Aku mulai menyodok-nyodok lobang pantat Irwan, sesekali aku
turunkan tubuhku untuk mencumbu bibirnya, Irwanpun membalas cumbuanku,
lama aku lakukan dengan menyodok-nyodok lobang pantat Irwan dengan
cepat, sesekali aku menarik nafas mencegah agar permainan ku tidak
cepat berakhir, aku gerakan pantatku maju mundur dengan cepat lagi,
hingga aku tidak mampu untuk menahan puncak kenikmatanku lagi. Nafas
Irwan tersengal-sengal, sambil mengocok-ngocok kontolnya, aku mencabut
batang totongku dari lobang pantat Irwan, kudekatkan mulutku ke arah
totongnya, dan aku isap-isap, ku kocok-kocok dengan mulutku.

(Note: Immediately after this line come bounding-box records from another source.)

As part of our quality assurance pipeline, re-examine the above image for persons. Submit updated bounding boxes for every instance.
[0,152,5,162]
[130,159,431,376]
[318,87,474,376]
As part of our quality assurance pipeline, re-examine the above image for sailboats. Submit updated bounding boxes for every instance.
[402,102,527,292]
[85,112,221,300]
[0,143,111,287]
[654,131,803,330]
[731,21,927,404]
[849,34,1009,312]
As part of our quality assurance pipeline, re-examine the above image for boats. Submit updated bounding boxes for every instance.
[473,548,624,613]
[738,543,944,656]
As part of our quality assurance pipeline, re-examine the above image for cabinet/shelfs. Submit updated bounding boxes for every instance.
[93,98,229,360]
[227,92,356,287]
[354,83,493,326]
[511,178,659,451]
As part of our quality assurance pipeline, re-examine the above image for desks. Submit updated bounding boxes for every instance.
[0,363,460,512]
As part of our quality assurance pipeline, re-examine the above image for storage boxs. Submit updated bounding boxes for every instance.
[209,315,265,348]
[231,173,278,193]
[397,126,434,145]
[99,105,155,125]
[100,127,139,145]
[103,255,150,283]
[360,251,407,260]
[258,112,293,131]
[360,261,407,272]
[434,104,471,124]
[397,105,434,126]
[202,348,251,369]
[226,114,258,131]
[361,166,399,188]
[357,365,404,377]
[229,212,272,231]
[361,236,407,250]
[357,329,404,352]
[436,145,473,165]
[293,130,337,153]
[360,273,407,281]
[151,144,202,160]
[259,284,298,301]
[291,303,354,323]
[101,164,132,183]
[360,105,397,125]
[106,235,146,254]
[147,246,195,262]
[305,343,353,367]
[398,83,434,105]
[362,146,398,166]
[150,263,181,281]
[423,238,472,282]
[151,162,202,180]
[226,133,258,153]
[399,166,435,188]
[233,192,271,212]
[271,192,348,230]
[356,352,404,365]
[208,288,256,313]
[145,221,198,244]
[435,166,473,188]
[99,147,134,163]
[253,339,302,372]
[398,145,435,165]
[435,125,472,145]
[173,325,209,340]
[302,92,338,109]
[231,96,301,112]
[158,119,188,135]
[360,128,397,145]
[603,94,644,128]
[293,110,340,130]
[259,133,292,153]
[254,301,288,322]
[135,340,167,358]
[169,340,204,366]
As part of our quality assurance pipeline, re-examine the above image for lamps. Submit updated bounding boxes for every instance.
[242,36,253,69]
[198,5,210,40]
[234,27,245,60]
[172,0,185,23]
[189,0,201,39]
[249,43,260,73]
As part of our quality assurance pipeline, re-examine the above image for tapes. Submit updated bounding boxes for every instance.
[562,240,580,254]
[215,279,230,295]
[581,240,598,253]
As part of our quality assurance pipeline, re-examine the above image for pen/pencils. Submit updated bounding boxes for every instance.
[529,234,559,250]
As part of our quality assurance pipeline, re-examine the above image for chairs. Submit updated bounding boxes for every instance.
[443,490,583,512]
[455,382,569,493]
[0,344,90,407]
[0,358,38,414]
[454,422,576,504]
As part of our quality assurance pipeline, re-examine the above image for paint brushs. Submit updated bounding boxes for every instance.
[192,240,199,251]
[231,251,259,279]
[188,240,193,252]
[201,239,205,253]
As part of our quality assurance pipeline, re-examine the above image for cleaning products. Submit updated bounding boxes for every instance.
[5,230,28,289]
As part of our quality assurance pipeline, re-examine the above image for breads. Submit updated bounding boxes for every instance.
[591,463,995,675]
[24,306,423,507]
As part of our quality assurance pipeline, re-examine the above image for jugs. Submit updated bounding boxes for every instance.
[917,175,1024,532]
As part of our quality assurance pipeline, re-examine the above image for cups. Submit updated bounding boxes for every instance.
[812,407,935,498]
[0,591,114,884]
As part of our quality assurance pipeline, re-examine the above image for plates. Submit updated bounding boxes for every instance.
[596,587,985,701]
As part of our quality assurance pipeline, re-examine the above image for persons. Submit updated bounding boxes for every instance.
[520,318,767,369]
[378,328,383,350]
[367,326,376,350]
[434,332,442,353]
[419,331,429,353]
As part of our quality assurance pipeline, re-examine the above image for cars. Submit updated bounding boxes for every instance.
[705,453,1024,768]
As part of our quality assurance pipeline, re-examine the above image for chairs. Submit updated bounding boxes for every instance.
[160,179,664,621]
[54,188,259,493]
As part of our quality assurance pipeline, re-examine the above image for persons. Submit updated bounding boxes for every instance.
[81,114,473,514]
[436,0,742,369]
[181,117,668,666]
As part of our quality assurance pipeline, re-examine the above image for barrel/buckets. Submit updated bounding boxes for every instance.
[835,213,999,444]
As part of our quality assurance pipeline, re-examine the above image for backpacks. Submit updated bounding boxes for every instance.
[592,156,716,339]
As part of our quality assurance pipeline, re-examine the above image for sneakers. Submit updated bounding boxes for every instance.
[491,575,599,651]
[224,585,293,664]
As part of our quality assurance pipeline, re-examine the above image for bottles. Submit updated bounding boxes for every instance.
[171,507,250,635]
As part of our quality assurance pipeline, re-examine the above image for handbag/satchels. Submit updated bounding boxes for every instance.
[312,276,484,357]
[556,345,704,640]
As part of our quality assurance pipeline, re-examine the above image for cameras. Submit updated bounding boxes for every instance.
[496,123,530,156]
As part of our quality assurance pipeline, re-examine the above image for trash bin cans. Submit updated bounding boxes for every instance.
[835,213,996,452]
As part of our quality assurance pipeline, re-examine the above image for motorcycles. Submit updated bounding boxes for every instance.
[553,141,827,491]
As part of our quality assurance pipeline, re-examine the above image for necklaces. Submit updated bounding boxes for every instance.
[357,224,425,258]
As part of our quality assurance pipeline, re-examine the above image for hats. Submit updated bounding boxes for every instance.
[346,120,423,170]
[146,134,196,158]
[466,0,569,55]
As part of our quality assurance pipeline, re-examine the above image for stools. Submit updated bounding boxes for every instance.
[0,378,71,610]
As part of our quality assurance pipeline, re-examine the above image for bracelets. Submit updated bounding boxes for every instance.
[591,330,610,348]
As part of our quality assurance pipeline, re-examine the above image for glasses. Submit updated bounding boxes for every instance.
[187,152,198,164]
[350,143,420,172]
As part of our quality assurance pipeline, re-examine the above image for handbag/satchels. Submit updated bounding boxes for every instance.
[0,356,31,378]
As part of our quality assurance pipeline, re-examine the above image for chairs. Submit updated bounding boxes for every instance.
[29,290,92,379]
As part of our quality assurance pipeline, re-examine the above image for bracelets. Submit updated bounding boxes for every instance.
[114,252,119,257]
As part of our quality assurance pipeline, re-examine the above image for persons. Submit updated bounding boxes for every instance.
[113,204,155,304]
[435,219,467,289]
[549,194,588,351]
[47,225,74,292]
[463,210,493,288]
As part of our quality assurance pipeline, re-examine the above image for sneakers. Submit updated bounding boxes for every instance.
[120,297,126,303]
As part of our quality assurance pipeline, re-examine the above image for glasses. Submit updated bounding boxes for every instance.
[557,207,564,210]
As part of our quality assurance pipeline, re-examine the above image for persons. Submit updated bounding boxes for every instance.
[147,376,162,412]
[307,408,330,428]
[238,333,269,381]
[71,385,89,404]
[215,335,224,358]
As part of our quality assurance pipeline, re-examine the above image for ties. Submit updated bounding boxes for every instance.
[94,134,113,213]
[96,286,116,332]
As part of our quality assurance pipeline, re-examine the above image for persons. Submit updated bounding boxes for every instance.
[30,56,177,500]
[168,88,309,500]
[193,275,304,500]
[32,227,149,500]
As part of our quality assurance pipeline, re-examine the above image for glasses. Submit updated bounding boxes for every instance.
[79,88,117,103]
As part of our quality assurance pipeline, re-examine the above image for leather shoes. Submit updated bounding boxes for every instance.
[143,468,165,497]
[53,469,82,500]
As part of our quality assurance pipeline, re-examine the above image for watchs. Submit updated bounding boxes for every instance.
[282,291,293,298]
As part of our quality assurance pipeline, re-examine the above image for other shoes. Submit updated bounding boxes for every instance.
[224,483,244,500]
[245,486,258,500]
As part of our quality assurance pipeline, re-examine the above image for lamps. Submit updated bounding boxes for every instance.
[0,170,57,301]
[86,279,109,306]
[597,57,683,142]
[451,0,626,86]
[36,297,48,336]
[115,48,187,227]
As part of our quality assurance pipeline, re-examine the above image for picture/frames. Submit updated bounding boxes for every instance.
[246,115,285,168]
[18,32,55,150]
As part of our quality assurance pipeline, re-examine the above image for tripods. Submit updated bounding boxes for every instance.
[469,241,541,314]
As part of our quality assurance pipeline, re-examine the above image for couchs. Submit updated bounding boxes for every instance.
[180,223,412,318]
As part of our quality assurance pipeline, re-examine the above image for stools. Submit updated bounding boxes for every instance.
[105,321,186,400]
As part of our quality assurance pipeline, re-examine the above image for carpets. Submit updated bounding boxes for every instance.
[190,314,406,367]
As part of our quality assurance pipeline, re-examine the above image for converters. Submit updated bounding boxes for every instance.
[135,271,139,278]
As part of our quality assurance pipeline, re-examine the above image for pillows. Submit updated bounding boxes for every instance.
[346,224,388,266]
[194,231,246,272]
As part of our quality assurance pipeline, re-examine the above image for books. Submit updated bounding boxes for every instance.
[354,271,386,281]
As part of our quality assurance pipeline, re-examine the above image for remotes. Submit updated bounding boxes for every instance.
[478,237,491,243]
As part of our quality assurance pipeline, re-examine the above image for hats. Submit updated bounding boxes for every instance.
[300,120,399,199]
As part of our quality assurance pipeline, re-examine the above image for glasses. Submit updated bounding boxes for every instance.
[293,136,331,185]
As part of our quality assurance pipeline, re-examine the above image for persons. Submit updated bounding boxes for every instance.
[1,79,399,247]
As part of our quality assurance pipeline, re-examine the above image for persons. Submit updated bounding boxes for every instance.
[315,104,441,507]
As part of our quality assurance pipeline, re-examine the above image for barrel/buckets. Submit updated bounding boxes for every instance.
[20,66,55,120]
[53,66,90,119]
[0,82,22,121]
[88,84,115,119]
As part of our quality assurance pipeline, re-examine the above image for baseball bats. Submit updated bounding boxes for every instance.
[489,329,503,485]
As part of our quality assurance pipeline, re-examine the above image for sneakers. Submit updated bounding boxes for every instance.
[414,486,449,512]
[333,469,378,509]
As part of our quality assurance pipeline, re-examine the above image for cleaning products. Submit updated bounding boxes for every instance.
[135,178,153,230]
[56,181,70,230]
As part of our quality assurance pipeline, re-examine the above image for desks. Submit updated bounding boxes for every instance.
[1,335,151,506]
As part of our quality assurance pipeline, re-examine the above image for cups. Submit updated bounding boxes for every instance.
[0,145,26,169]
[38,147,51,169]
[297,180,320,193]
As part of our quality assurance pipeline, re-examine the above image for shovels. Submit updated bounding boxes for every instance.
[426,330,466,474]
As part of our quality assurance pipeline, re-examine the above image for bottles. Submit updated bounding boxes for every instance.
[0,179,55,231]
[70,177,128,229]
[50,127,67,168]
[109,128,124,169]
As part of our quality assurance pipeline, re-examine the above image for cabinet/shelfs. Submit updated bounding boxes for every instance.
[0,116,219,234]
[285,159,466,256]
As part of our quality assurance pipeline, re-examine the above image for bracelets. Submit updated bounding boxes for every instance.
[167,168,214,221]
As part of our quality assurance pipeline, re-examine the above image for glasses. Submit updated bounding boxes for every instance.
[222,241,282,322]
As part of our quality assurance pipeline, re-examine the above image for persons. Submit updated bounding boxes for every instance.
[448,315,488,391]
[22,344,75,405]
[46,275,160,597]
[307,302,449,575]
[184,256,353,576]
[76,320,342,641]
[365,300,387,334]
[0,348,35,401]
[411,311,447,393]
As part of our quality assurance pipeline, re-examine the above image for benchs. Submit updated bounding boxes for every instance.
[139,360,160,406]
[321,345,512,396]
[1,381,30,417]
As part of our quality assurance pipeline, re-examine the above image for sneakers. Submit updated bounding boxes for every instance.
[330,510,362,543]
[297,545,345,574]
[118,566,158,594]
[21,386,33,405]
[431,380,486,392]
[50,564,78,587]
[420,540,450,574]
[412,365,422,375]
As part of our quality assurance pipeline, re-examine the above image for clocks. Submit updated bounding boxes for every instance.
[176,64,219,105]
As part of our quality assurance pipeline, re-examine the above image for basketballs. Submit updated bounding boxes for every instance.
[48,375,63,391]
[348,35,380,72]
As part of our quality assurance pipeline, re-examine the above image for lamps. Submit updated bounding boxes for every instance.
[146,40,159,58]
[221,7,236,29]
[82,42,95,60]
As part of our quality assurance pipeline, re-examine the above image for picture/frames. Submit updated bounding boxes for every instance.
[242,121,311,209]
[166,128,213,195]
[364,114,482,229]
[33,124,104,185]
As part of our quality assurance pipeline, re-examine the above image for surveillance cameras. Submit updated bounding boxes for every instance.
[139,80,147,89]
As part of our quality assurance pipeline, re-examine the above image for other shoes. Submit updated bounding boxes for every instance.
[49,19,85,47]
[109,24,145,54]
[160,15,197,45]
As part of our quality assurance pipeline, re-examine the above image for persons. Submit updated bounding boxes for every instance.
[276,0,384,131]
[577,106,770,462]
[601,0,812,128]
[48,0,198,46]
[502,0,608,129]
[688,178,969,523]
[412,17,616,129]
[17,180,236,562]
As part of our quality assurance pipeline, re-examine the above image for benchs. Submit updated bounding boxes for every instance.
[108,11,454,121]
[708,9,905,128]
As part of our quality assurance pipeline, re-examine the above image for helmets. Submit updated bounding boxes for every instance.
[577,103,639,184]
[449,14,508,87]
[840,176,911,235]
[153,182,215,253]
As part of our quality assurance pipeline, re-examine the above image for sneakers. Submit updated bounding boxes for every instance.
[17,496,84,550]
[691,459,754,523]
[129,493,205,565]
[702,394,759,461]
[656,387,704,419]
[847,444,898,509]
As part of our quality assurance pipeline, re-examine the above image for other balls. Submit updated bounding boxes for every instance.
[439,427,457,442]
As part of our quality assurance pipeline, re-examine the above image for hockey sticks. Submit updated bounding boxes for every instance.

Irwan mendesah kenikmatan, aku terus membetot totong Irwan sampai
pangkalnya, kulepaskan kemudian dan kujilati kepala totongnya yang
merah tersebut, kembali kumasukan kedalam mulutku, akhirnya Irwan
mengejang, aku merasakan cairan maninya moncrot di dalam mulutku, aku
mengeluarkan batang totong Irwan dari mulutku perlahan, kedua bibirku
terus membetot batang kontolnya yang keras, hingga sampai ujung
totongnya telah keluar dari mulutku, aku menjilati kepala kontol Irwan
yang besar tersebut. Dia mendesah keenakan, aku tersenyum, demikian
juga Irwan. Kami menyelesaikan permainan kami, akhirnya nafsuku
terpuaskan dengan Irwan.
*****
Saya akan menceritakan lebih banyak permainanku bersama Irwan lagi,
bersama karyawanku yang lainnya seperti, Tony, Dani dan Edi.. so
nantikan saja. Hingga saat cerita ini tertulis, istri dan keluargaku
tidak mengetahui permainanku bersama karyawan-karyawanku, bahkan dengan
karyawan atau sekretaris ku yang cantik yang tidak pernah aku jamah
untuk kusetubuhi.
Terimakasihku untuk Irwan, Dani dan Edi yang sudah membahagiakanku, menghilangkan kejenuhanku selama ini.
Buat Tony, dimana kau sekarang..? Hubungi saya.. Akhirnya terimakasih buat semuanya.